* **Work to complete**: Print, exactly as written, the line in the entries below that contains "Homework Bingo- Group" and every line after it up to and including the last. Omit pictures.
____________________
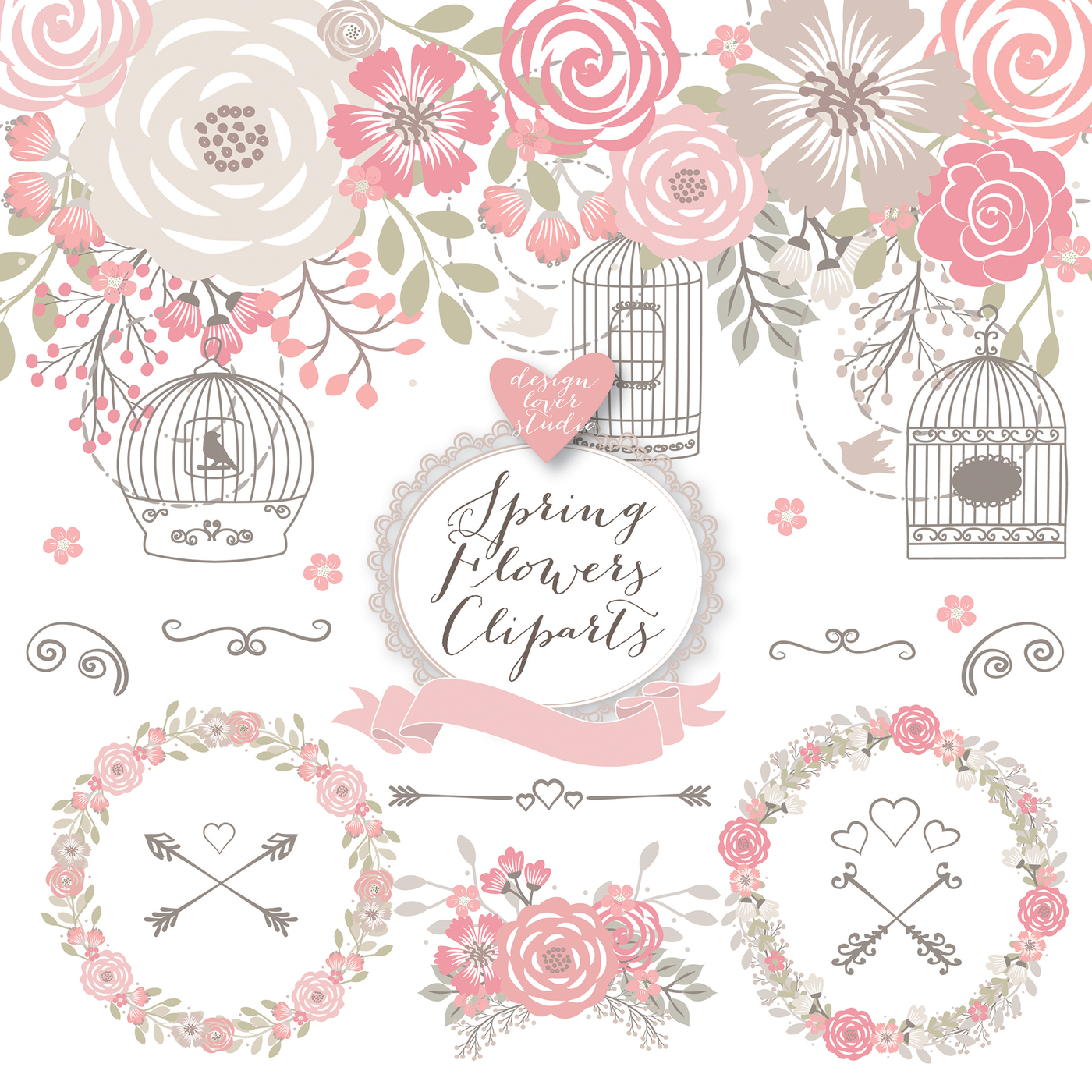 Premium rustic shabby chic. Cage clipart wedding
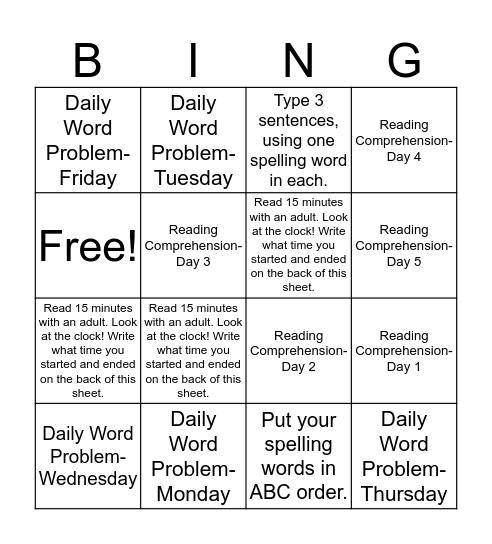 Homework Bingo- Group 1 (Week of 2/6) Bingo Card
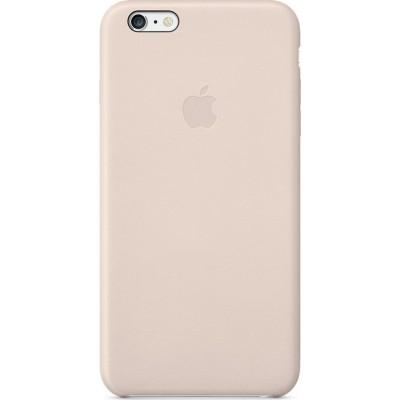 Official Apple Leather Case - Δερμάτινη Θήκη iPhone 6 Plus / 6s Plus - Black (MGQW2ZM/A)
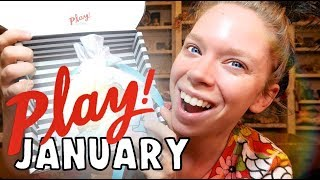 Sephora PLAY- Skin PEELING Fun!!!!!!!!!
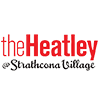 TheHeatly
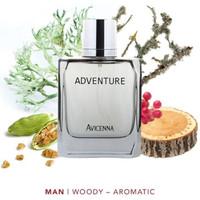avicenna parfum man original adventure edt 100ml cp 360k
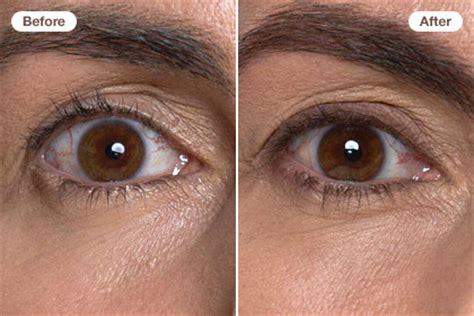 erase  years define  eyes    liner  fill   brows makeup tips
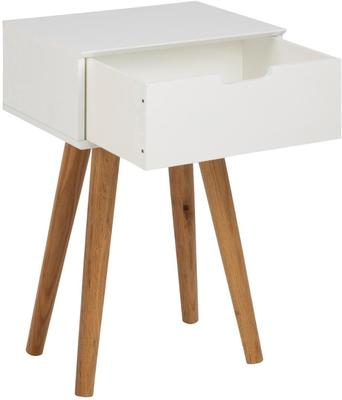 Mitra Bedside Table White Lacquer and Oak image 3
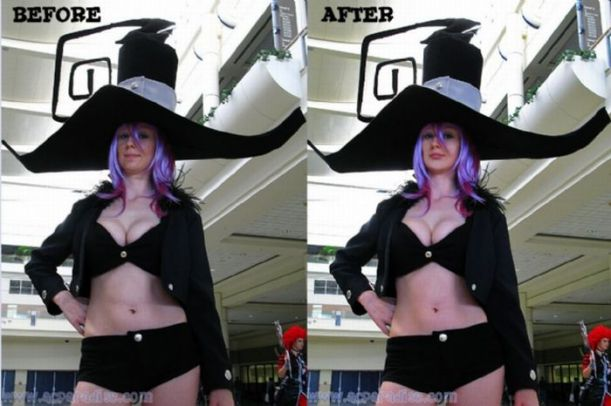 Cosplay_Girls_Before_And_After_Photoshop_22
____________________
* **Task solution**:
 Homework Bingo- Group 1 (Week of 2/6) Bingo Card
 Official Apple Leather Case - Δερμάτινη Θήκη iPhone 6 Plus / 6s Plus - Black (MGQW2ZM/A)
 Sephora PLAY- Skin PEELING Fun!!!!!!!!!
 TheHeatly
avicenna parfum man original adventure edt 100ml cp 360k
 erase  years define  eyes    liner  fill   brows makeup tips
 Mitra Bedside Table White Lacquer and Oak image 3
 Cosplay_Girls_Before_And_After_Photoshop_22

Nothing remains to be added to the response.